Companies are investing in tools that enable them to monitor social media sites, both to respond to customers' questions and to react to negative feedback that has the potential to snowball if left unresolved. Skyrocketing adoption of social media coupled with consumers' demand for almost immediate responses has resulted in a market expected to surpass $1 billion for U.S. tools and tool deployment next year, according to Gartner. Developers are targeting both enterprises and SMBs with their products, and they are creating products in-house and acquiring competitors, such as Constant Contact's purchase earlier this month of Bantam Live for $15 million.
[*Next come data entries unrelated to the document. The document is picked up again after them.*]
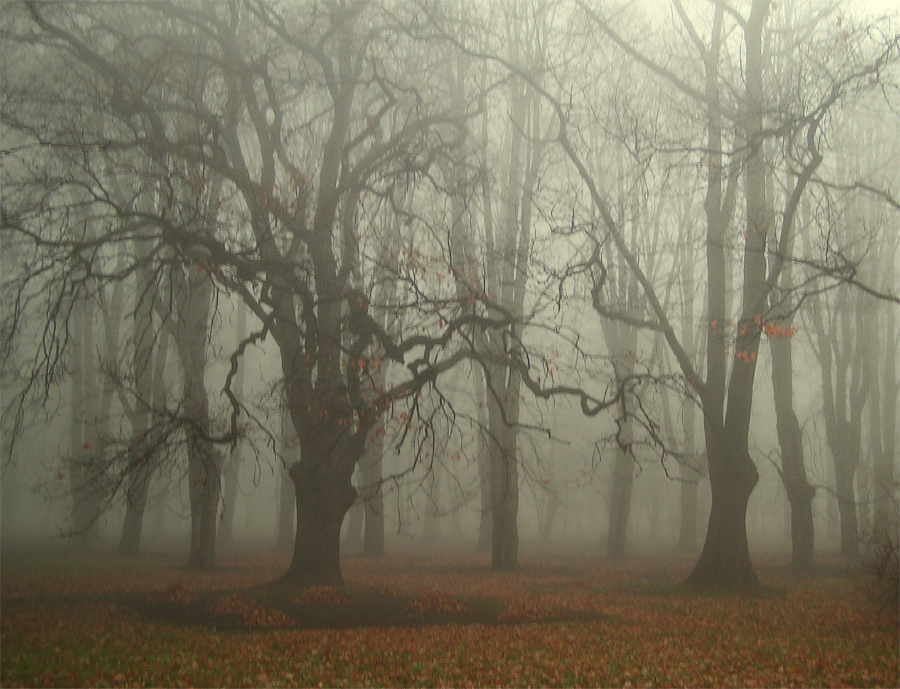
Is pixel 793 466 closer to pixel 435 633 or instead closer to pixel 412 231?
pixel 412 231

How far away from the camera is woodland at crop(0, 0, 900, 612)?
1045cm

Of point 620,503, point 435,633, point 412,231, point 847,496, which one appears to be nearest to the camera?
point 435,633

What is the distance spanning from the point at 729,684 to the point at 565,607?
175 inches

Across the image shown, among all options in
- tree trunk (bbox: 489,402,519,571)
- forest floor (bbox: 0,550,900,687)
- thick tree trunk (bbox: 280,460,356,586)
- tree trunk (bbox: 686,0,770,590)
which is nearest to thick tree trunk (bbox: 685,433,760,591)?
tree trunk (bbox: 686,0,770,590)

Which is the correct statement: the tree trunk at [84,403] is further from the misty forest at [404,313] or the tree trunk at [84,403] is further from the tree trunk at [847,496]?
the tree trunk at [847,496]

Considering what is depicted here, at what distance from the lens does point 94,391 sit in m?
22.7

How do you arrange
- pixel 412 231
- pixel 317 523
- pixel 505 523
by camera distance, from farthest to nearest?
pixel 505 523 < pixel 412 231 < pixel 317 523

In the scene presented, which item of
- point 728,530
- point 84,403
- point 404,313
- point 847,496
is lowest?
point 728,530

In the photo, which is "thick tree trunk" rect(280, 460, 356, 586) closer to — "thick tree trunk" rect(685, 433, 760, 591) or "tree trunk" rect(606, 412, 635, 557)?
"thick tree trunk" rect(685, 433, 760, 591)

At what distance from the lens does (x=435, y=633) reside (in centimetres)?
869

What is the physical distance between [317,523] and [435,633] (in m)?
3.38

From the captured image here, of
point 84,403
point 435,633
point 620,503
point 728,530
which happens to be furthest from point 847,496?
point 84,403

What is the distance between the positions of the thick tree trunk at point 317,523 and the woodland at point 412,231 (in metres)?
0.05

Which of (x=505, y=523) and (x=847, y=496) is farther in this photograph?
(x=847, y=496)
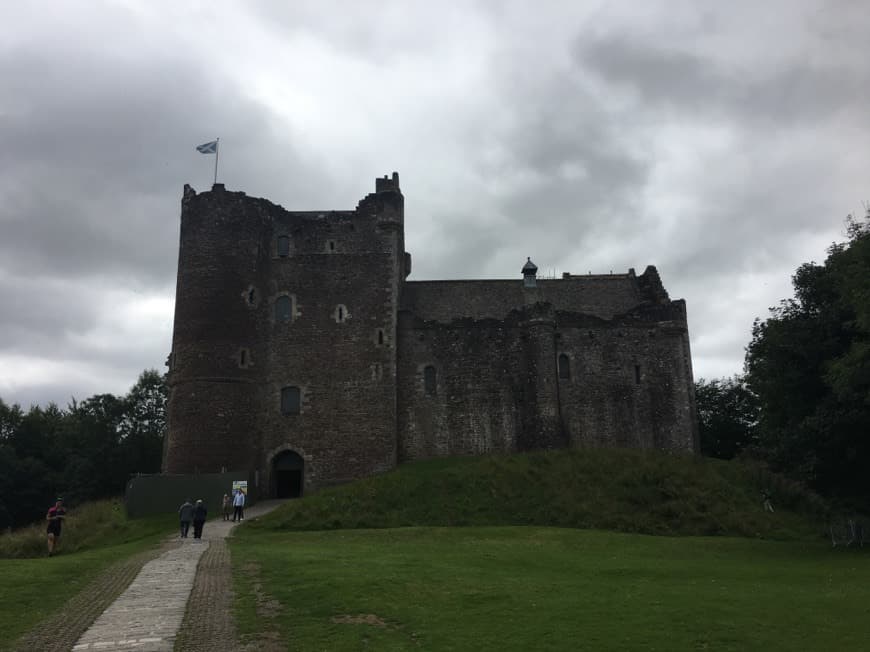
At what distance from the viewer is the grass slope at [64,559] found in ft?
45.0

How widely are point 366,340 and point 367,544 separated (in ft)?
58.4

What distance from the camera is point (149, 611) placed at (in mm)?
13359

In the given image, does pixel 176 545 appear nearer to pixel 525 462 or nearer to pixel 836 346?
pixel 525 462

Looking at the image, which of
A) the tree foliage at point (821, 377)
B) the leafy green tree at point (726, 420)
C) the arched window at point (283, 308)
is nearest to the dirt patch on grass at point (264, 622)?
the tree foliage at point (821, 377)

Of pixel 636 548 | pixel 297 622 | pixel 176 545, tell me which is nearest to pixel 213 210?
pixel 176 545

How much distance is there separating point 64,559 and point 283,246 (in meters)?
24.6

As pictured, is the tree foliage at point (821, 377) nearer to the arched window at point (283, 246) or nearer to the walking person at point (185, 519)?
the walking person at point (185, 519)

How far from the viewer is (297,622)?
12734 mm

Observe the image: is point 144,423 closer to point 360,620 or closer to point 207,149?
point 207,149

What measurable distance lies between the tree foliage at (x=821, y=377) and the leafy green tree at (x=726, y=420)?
93.5 ft

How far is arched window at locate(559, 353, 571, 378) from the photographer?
42.4 m

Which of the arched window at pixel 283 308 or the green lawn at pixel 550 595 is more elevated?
the arched window at pixel 283 308

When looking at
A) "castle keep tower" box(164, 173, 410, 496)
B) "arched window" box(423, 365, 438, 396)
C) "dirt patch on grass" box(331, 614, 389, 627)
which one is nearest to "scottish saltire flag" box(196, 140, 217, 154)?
"castle keep tower" box(164, 173, 410, 496)

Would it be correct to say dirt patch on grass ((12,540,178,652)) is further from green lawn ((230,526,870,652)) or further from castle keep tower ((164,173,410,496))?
castle keep tower ((164,173,410,496))
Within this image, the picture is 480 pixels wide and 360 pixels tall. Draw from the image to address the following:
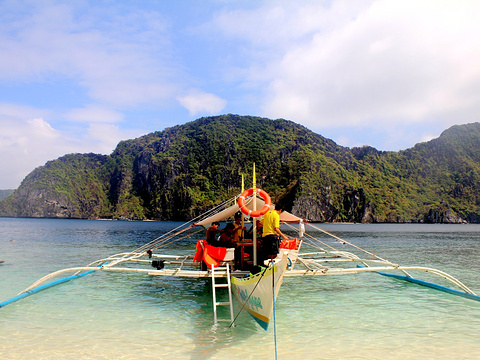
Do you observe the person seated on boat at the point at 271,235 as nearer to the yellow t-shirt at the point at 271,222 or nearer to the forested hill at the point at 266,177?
the yellow t-shirt at the point at 271,222

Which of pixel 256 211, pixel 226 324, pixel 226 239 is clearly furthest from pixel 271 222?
pixel 226 324

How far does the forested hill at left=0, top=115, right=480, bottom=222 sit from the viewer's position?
424 ft

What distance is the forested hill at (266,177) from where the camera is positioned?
129250mm

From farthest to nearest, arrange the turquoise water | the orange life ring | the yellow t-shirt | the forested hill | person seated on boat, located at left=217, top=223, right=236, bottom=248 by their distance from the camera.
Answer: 1. the forested hill
2. person seated on boat, located at left=217, top=223, right=236, bottom=248
3. the yellow t-shirt
4. the orange life ring
5. the turquoise water

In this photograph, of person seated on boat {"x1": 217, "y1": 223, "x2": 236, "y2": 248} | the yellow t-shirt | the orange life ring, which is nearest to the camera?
the orange life ring

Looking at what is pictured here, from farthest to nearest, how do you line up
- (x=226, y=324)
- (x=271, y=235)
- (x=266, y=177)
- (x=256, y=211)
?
(x=266, y=177) < (x=256, y=211) < (x=226, y=324) < (x=271, y=235)

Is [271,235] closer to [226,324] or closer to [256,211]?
[256,211]

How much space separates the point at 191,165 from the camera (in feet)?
516

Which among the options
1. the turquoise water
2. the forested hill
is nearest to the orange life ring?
the turquoise water

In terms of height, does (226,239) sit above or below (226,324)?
above

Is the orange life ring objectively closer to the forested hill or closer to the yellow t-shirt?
the yellow t-shirt

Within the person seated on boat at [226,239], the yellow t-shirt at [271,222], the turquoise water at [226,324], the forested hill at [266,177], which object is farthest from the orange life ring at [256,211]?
the forested hill at [266,177]

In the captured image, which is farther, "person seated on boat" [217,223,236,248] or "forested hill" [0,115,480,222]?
"forested hill" [0,115,480,222]

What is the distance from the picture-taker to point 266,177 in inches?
5930
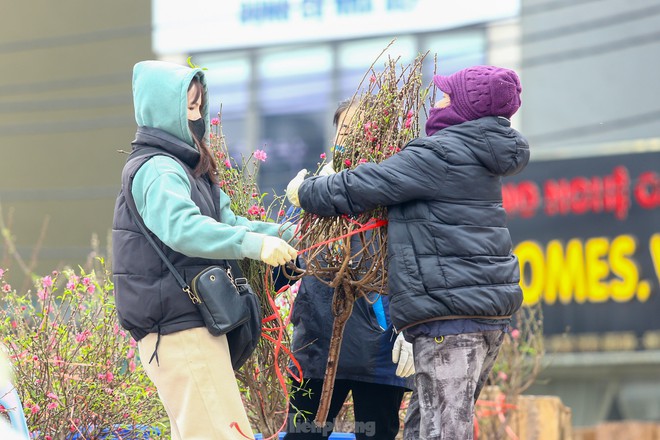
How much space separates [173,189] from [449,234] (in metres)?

User reviews were the most valuable tool, garnering 30% of respondents' votes, followed by social networking sites, which was ranked most valuable by 17% of those surveyed. Video-sharing sites like YouTube received 14% of poll-takers votes, followed by Twitter, which got 9%. Nearly two-thirds -- 64% -- of shoppers said they were likely to "follow" a brand after making a purchase, a move that would make them feel more connected to the brand or company. Almost three-quarters of respondents use a company's Facebook brand page to follow a brand for future engagement, the study found.
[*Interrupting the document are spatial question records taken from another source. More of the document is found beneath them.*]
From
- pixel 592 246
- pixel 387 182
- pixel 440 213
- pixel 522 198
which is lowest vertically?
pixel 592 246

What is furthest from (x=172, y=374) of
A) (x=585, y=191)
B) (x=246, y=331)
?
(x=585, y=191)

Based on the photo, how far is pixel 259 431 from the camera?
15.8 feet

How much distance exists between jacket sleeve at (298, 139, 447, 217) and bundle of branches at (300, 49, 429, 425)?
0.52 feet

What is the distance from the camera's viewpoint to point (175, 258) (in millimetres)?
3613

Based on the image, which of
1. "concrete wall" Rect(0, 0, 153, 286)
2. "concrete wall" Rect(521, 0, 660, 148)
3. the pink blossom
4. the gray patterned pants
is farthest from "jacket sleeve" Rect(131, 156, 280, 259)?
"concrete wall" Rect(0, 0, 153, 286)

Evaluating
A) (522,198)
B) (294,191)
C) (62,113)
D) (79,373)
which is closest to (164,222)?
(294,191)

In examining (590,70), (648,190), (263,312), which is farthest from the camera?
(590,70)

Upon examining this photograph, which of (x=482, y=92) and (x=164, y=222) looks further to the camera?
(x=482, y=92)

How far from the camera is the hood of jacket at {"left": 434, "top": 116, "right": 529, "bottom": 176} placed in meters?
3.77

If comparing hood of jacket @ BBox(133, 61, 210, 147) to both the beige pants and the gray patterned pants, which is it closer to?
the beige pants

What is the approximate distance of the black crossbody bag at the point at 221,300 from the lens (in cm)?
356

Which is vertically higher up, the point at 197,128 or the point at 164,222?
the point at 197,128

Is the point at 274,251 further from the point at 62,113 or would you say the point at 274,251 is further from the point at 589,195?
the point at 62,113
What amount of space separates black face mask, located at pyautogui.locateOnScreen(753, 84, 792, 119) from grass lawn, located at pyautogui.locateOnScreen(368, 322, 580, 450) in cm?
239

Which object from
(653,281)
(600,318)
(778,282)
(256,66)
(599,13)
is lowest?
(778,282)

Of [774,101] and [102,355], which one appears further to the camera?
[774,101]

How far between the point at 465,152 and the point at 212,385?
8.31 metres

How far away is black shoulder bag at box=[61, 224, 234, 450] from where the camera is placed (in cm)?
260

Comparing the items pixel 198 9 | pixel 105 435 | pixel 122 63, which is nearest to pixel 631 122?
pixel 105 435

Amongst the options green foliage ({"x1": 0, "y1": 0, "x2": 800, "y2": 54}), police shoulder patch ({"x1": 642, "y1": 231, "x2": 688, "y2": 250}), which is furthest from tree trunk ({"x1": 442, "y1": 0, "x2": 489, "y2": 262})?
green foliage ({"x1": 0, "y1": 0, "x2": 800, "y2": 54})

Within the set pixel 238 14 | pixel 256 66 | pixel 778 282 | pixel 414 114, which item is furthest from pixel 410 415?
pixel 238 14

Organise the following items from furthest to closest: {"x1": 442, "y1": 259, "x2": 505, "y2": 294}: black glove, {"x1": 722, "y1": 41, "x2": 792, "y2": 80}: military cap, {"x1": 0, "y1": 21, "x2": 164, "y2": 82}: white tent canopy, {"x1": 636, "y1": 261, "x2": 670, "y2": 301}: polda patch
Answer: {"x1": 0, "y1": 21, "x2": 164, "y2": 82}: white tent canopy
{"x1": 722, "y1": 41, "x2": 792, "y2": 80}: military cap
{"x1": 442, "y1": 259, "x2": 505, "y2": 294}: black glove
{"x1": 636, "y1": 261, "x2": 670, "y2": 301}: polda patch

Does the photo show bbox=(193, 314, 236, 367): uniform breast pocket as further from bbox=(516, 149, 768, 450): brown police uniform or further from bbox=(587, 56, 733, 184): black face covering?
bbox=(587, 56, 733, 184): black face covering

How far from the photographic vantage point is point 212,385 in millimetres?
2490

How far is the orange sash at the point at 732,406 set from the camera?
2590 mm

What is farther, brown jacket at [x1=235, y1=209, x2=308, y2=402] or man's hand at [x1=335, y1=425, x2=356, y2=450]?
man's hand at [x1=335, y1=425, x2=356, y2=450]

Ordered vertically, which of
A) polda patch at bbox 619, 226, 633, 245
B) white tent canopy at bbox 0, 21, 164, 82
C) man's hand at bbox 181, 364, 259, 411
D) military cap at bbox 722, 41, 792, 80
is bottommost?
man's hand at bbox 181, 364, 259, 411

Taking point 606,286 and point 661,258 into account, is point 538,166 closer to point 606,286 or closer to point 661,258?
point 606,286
"Consumers continue to struggle with added steps in the digital purchase pathway. The ability to sequence messaging and put up digital signposts as understood via this research is a potential breakthrough for many brands," Copeland said. "We now have an understanding of the virtuous circle that is happening between these two channels and the motivations for consumers throughout their path to purchase. The consumer environment has never been more prime with opportunities to utilize search and social to create connections that are meaningful not only to your brand, but also to your consumer."

Consumers' decision-making process can be lengthy and complex, the report determined. In the telecommunications, it can take 60 days to decide and buy, while it can take a shopper 57 days in the world of consumer electronics, GroupM found. There are 11 digital steps from start to finish, giving brands ample opportunity to interact with prospective customers, according to the firm.

The report built on a 2009 GroupM report about the relationships consumers built with brands using social media and search. In this year's study, GroupM partnered with client Dell and media planning and buying agencies, and worked with comScore to create measurable results of more than 1 million opt-in, passively tracked Internet users in the United States.